As explained here, the average distance or 'travel' of a random walk with $N$ coin tosses approaches: $$\sqrt{\dfrac{2N}{\pi}}$$
What a beautiful result - who would've thought $\pi$ was involved! However, what would be the formula to use for an arbitrary paytable?
For example, a coin toss has the paytable:
- 0.5 : -1
- 0.5 : 1
...so a 50% chance of both winning or losing a point. After 10,000 coin tosses, the travel on average will be $\sqrt{10000\cdot2/{\pi}} \approx 79.788$.
However a dice roll where you need to land a six to win could have the paytable:
- 0.8333.. : -1
- 0.1666.. : 5
After 10,000 dice rolls, the travel on average will be about 178. However, I only know that because I used simulation to brute force the result - I don't know the formula.
More generally, a paytable could have multiple entries where all the probabilities add up to one:
- probability1 : payout1
- probability2 : payout2
- probability3 : payout3
- ...
- ...
- probabilityN : payoutN
Note that the total of the payouts may not necessarily be zero. It could be weighted to produce an unfair game. For example:
- 0.75 : -1
- 0.1 : 0.5
- 0.15 : 4.5
That's an average payout of $-0.025$ with a variance of $3.811875$, and using simulation, I get $\approx 268.8$ 'travel' from 10000 runs. But how would I find this out directly?
In other words, how would you find the average 'travel' of such a generalized paytable without resorting to simulation? As a side question, would this figure also be a better indication of risk for such a 'game' compared to the standard deviation of the paytable as defined here?
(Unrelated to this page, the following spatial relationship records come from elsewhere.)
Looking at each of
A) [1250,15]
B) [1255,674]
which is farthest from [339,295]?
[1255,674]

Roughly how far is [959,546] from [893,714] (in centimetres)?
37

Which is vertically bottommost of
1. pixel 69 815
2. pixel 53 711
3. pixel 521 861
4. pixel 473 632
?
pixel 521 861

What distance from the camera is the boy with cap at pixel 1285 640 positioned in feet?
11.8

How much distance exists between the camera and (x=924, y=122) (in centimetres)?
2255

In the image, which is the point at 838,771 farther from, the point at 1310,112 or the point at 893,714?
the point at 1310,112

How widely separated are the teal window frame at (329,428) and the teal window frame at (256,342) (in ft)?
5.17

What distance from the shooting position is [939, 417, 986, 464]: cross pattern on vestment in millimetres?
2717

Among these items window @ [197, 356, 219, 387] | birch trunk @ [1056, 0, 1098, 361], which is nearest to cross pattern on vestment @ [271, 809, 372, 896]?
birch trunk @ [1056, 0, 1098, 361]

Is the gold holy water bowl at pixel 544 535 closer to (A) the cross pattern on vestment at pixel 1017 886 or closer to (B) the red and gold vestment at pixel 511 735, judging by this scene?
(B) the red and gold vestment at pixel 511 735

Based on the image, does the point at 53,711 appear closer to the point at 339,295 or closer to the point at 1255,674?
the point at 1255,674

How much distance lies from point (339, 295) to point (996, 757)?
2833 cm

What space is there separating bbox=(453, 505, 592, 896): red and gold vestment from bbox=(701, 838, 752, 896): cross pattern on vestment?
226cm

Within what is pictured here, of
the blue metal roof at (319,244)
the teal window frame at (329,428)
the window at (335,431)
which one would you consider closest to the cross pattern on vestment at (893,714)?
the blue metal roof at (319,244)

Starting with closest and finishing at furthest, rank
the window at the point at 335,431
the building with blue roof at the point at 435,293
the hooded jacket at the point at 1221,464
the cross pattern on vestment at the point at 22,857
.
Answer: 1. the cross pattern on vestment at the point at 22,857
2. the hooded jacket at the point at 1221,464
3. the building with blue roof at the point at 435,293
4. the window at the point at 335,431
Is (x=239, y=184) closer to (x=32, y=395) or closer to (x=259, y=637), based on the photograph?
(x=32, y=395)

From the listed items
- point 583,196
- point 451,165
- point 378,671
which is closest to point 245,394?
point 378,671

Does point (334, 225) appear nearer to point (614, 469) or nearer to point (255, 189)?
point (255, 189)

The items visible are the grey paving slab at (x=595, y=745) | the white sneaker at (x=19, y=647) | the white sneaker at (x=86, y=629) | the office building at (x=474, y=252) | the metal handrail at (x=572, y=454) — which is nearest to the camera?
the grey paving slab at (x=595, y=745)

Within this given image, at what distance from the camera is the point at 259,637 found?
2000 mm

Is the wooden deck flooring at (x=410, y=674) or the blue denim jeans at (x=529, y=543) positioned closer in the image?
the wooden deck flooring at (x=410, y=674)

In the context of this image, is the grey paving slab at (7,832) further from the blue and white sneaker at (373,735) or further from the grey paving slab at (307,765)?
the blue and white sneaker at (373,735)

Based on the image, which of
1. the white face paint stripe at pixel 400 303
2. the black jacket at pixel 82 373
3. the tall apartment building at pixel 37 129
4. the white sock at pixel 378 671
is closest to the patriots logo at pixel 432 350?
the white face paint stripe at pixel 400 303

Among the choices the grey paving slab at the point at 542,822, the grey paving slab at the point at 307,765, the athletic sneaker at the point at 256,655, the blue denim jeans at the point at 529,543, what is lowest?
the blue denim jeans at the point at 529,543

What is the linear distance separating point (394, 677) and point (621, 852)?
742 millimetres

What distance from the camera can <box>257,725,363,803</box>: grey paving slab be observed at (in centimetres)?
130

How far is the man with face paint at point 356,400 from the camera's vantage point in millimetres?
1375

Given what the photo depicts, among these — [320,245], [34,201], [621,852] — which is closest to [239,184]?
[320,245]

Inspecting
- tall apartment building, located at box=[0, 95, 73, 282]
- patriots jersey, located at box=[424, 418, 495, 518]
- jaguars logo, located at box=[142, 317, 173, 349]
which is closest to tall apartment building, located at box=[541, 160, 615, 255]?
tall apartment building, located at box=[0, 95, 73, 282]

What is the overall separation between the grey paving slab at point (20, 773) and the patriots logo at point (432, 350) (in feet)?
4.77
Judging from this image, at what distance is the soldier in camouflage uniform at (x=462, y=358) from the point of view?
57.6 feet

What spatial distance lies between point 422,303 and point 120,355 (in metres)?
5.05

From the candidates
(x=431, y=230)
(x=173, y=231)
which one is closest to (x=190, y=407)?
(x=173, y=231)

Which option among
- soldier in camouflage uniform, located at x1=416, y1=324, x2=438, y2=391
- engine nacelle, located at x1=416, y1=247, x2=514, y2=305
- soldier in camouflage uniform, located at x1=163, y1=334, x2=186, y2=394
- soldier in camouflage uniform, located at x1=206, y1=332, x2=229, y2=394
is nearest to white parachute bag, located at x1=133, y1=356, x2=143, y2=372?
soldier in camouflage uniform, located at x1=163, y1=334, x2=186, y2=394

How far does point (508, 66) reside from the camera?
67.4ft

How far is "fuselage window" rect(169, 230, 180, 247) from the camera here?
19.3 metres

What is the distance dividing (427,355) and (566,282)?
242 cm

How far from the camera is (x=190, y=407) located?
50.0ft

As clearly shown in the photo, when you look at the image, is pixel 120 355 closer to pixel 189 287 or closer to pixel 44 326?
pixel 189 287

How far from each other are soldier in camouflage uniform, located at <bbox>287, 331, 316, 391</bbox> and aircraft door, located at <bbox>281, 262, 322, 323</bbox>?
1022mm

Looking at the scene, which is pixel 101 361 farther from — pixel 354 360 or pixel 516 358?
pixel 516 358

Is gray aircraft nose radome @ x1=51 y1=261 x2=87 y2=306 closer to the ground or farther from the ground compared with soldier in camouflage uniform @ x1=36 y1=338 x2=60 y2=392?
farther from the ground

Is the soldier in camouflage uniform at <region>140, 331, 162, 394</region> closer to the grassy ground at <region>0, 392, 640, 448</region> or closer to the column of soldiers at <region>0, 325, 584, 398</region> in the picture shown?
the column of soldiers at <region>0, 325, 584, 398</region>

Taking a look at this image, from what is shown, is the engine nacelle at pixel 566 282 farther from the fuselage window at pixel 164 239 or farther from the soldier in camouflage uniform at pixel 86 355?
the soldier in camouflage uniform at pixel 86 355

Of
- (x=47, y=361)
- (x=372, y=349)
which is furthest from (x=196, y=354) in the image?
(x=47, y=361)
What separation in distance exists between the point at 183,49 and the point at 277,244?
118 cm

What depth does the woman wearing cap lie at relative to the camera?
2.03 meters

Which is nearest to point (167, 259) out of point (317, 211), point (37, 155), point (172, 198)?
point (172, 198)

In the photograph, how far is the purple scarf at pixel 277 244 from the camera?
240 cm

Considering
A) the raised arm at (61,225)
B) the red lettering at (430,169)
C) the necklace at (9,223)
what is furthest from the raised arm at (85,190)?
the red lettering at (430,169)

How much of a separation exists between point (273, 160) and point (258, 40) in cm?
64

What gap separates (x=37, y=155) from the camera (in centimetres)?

Here's the code I used for the simulation: http://pastebin.com/985eDTFh
It's written in C#, but is otherwise very well self-contained. Most of it is a fast random class, but you can use the default Random class if you prefer. Also, if you're not using C#, don't worry too much about converting the convertCSVtoPayoutTable() function as you can hard code the probability and payout arrays yourself if you prefer.